Exercises to complete »
a) According to the GLiREL project page, which command installs the library?
b) Print the stretch of the GLiREL project page that begins at the words "Once you've downloaded" and stops after the words "nlp = spacy.load('en_core_web_sm')".

Page text »
* START *
Skip to main content

Generalist model for Relation Extraction (Extract any relation types from texts)

Project description

GLiREL : Generalist and Lightweight model for Zero-Shot Relation Extraction

GLiREL is a Relation Extraction model capable of classifying unseen relations given the entities within a text. This builds upon the excelent work done by Urchade Zaratiana, Nadi Tomeh, Pierre Holat, Thierry Charnois on the GLiNER library which enables efficient zero-shot Named Entity Recognition.

Python Version

📄 GLiREL Paper   •   📄 GLiNER Paper   •   🤗 Demo   •   🤗 Available models


Installation

pip install glirel

Usage

Once you've downloaded the GLiREL library, you can import the GLiREL class. You can then load this model using GLiREL.from_pretrained and predict entities with predict_relations.

from glirel import GLiREL
import spacy

model = GLiREL.from_pretrained("jackboyla/glirel-large-v0")

nlp = spacy.load('en_core_web_sm')

text = 'Derren Nesbitt had a history of being cast in "Doctor Who", having played villainous warlord Tegana in the 1964 First Doctor serial "Marco Polo".'
doc = nlp(text)
tokens = [token.text for token in doc]

labels = ['country of origin', 'licensed to broadcast to', 'father', 'followed by', 'characters']

ner = [[26, 27, 'PERSON', 'Marco Polo'], [22, 23, 'Q2989412', 'First Doctor']] # 'type' is not used -- it can be any string!

relations = model.predict_relations(tokens, labels, threshold=0.0, ner=ner, top_k=1)

print('Number of relations:', len(relations))

sorted_data_desc = sorted(relations, key=lambda x: x['score'], reverse=True)
print("\nDescending Order by Score:")
for item in sorted_data_desc:
    print(f"{item['head_text']} --> {item['label']} --> {item['tail_text']} | score: {item['score']}")
* END *
Extracted material »
* START *
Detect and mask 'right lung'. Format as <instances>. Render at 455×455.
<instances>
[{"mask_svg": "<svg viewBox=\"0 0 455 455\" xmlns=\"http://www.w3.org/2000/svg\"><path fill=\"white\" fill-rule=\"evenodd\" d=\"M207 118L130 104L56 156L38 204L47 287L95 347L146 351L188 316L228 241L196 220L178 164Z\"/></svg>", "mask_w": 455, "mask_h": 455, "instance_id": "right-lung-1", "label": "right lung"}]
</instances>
* END *
* START *
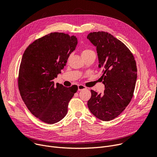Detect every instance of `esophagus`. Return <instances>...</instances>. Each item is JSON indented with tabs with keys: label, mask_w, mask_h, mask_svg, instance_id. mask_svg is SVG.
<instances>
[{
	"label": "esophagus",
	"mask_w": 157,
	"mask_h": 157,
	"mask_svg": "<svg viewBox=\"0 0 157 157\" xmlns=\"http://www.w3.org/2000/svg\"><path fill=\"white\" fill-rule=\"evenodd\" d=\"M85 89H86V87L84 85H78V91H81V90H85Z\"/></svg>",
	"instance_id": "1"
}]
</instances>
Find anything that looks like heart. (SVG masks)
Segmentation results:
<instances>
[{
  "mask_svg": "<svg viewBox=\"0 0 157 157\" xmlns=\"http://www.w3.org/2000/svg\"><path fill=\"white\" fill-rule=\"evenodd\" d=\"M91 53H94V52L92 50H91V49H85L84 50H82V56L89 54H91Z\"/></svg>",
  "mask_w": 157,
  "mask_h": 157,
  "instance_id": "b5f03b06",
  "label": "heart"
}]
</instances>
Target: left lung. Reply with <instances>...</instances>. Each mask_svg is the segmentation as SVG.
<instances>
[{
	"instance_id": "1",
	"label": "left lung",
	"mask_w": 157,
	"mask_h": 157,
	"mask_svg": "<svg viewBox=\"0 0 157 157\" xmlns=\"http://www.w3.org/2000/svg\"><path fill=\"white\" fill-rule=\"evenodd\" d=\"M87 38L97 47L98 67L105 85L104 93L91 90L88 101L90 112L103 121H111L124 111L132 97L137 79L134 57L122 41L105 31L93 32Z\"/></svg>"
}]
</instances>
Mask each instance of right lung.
* END *
* START *
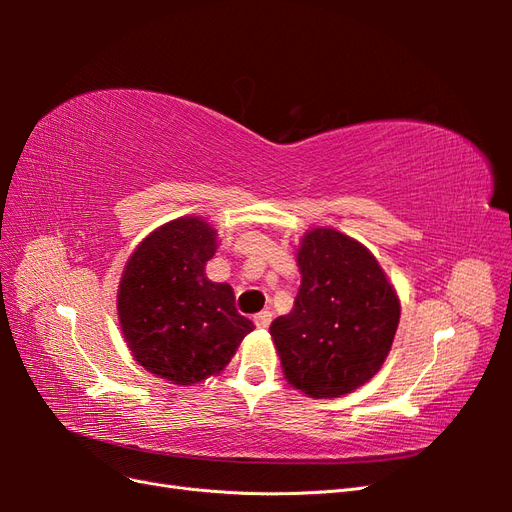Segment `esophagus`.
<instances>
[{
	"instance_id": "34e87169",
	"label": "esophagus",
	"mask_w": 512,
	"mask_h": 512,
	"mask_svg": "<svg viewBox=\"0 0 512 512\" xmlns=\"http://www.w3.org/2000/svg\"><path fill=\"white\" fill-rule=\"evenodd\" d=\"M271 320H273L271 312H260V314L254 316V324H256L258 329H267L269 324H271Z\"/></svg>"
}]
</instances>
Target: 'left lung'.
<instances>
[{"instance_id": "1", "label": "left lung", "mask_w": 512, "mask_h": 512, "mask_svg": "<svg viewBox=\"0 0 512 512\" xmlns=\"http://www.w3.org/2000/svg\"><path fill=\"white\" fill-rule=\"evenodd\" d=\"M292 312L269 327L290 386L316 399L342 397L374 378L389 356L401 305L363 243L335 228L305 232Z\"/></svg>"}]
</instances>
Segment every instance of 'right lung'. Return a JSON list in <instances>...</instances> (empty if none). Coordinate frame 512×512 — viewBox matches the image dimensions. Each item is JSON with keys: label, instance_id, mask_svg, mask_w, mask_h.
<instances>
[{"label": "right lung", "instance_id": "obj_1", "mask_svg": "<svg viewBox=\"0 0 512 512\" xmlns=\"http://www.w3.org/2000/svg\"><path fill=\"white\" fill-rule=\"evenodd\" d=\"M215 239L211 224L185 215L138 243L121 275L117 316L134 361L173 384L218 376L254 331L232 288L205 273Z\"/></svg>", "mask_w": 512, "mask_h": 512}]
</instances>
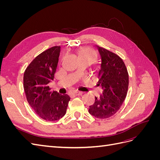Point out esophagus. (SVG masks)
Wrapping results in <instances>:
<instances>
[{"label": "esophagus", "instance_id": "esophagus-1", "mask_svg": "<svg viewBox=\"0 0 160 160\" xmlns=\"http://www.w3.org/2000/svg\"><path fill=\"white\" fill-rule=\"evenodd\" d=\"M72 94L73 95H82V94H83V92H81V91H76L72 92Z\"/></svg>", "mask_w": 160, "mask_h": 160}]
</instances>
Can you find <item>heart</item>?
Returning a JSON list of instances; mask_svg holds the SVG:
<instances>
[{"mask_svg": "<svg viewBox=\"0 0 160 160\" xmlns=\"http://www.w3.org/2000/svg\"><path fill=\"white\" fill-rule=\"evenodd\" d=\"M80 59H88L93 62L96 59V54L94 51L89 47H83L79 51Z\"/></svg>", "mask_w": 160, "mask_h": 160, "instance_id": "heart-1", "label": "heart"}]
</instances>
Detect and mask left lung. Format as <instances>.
* END *
Completed exercise »
a) pip install glirel

b)
Once you've downloaded the GLiREL library, you can import the GLiREL class. You can then load this model using GLiREL.from_pretrained and predict entities with predict_relations.

from glirel import GLiREL
import spacy

model = GLiREL.from_pretrained("jackboyla/glirel-large-v0")

nlp = spacy.load('en_core_web_sm')